Fucsia tomó la bolsa que le tendía el doctor y sacó a la luz de la lámpara un rubí como un terrón de cólera.
La piedra ardía en la palma de la mano.
Fucsia no sabía qué hacer. No se le ocurría qué decir. No había nada que decir. El doctor Prunescualo sabía algo de lo que ella sentía. Por fin, apretando el fuego sólido entre los dedos, Fucsia sacudió a Tata Ganga, que despertó con un pequeño chillido. Fucsia se puso de pie, y la arrastró hacia la puerta. Antes de que el doctor la abriera, ella lo miró y entreabrió los labios en una sonrisa de un encanto tan dulce y sombrío, tan sutilmente mezclada con su rareza taciturna, que la mano del doctor se crispó sobre la manija de la puerta. Jamás la había visto como ahora. Siempre la había considerado una muchacha feúcha, por la que se sentía extrañamente atraído. Pero ahora se daba cuenta de que a pesar de aquel lenguaje torpe y aquella ingenuidad casi irritante, había dejado de ser una niña.

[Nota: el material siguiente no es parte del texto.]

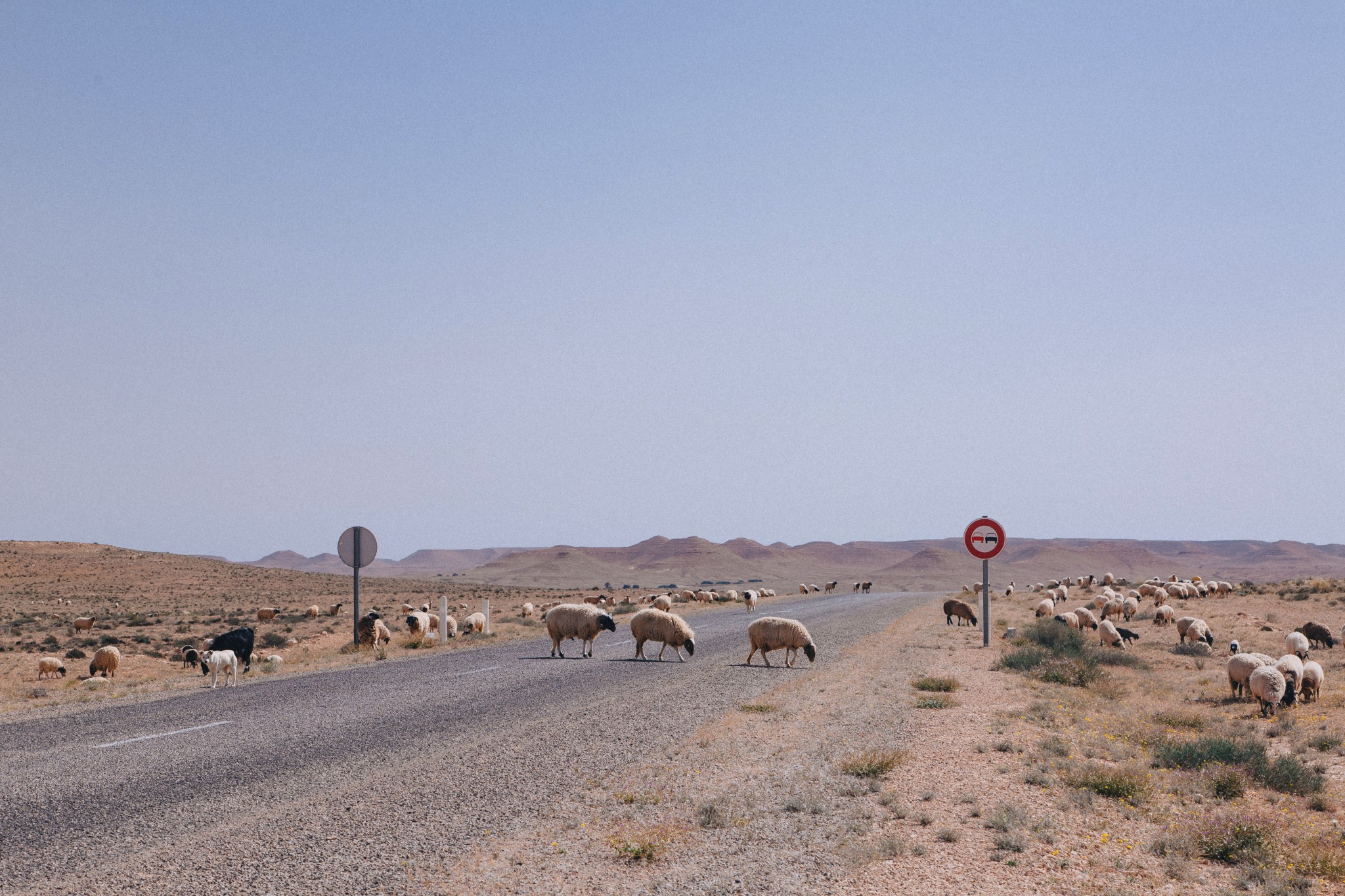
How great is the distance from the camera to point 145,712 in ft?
44.6

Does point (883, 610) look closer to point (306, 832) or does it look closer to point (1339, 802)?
point (1339, 802)

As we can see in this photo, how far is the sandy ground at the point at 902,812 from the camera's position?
6094mm

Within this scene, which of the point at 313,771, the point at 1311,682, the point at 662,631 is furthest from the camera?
the point at 662,631

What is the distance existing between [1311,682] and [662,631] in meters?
13.7

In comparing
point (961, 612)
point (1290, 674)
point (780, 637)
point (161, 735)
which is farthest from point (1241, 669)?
point (961, 612)

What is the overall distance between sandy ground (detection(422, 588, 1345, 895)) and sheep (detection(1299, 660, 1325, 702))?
2522 millimetres

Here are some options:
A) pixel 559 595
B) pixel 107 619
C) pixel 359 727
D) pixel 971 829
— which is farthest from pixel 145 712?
pixel 559 595

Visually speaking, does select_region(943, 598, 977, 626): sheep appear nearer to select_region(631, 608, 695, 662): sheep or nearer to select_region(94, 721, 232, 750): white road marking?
select_region(631, 608, 695, 662): sheep

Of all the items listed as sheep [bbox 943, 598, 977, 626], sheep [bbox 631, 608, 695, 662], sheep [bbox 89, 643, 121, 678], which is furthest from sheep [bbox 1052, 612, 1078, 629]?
sheep [bbox 89, 643, 121, 678]

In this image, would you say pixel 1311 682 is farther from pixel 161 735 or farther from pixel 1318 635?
pixel 161 735

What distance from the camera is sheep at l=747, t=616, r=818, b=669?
21.1m

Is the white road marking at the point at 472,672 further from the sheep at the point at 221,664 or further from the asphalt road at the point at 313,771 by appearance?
the sheep at the point at 221,664

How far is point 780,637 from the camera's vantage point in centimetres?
2109

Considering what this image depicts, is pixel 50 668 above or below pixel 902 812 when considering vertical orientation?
below
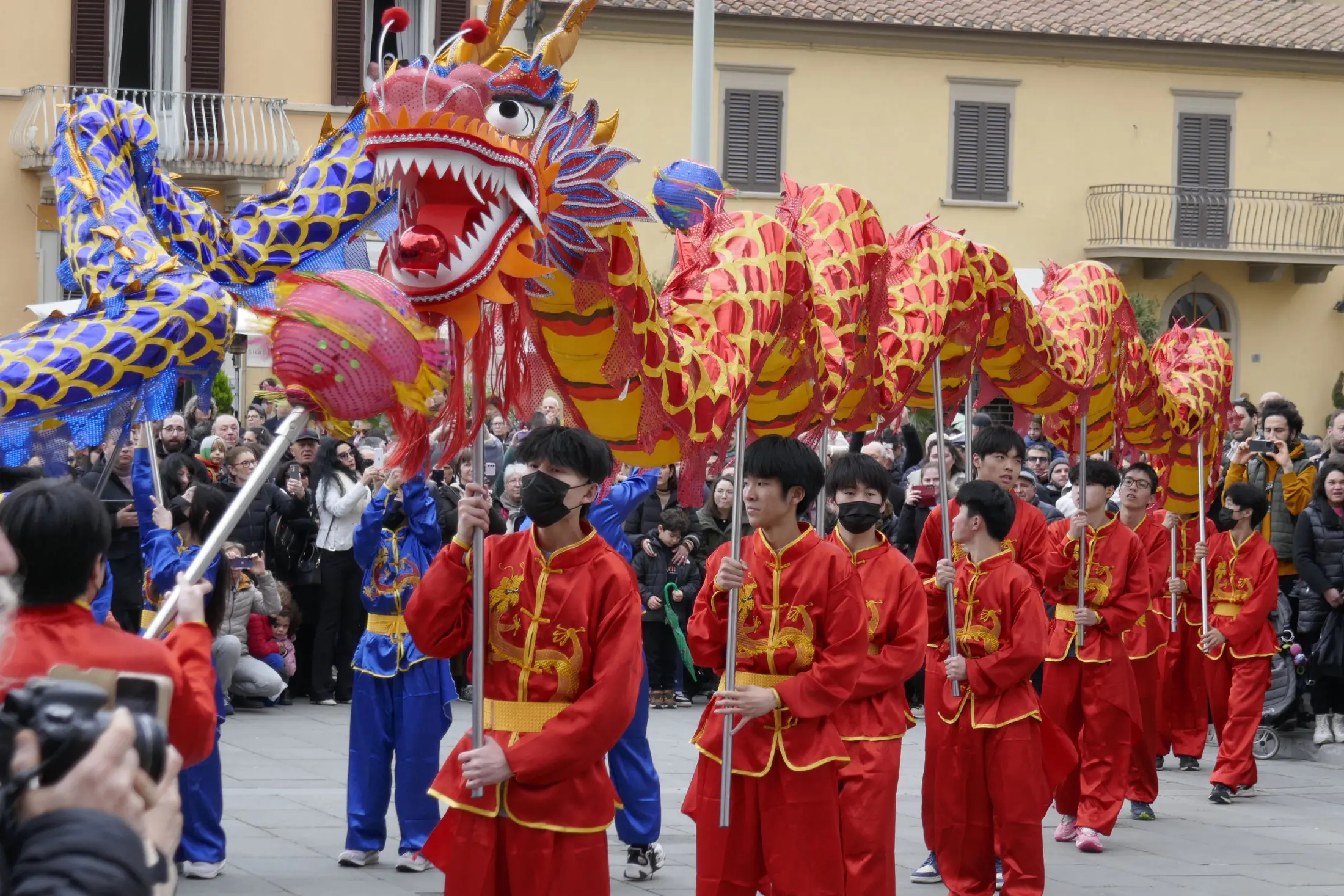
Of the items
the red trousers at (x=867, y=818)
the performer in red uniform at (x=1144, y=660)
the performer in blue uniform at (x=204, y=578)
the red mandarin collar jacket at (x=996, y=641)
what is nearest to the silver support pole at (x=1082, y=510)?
the performer in red uniform at (x=1144, y=660)

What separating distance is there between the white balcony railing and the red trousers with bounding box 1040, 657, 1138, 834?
46.7ft

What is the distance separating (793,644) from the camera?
229 inches

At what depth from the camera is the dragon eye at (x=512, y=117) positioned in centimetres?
436

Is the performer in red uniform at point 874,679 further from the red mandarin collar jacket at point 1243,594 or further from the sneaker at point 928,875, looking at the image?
the red mandarin collar jacket at point 1243,594

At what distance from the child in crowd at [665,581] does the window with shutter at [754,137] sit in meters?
12.6

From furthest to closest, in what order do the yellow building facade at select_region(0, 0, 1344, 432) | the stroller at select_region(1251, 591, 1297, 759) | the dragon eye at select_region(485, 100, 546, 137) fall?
the yellow building facade at select_region(0, 0, 1344, 432) < the stroller at select_region(1251, 591, 1297, 759) < the dragon eye at select_region(485, 100, 546, 137)

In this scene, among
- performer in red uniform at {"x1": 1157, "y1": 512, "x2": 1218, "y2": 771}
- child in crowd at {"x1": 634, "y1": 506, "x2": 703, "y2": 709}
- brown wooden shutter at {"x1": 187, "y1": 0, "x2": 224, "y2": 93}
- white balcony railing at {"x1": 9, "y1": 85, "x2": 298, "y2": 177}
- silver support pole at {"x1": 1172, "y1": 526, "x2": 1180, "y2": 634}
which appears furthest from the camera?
brown wooden shutter at {"x1": 187, "y1": 0, "x2": 224, "y2": 93}

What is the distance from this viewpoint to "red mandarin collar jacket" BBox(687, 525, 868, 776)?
575cm

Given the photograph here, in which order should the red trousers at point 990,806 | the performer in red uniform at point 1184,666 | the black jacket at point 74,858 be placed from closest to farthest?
the black jacket at point 74,858, the red trousers at point 990,806, the performer in red uniform at point 1184,666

En el vestíbulo, pasaron ante la figura de Pirañavelo, cómodamente sentado en el suelo bajo un enorme reloj tallado. Continuaron así en silencio, hasta el momento de separarse del doctor, en que Tata dijo «Gracias» con voz adormilada, e hizo una pequeña reverencia, sujetando a Fucsia de la mano. Los dedos de Fucsia apretaban la piedra sanguínea, y el doctor dijo simplemente:
—Adiós, queridas, tened cuidado, tened cuidado. Felices sueños. Felices sueños —antes de cerrar la puerta.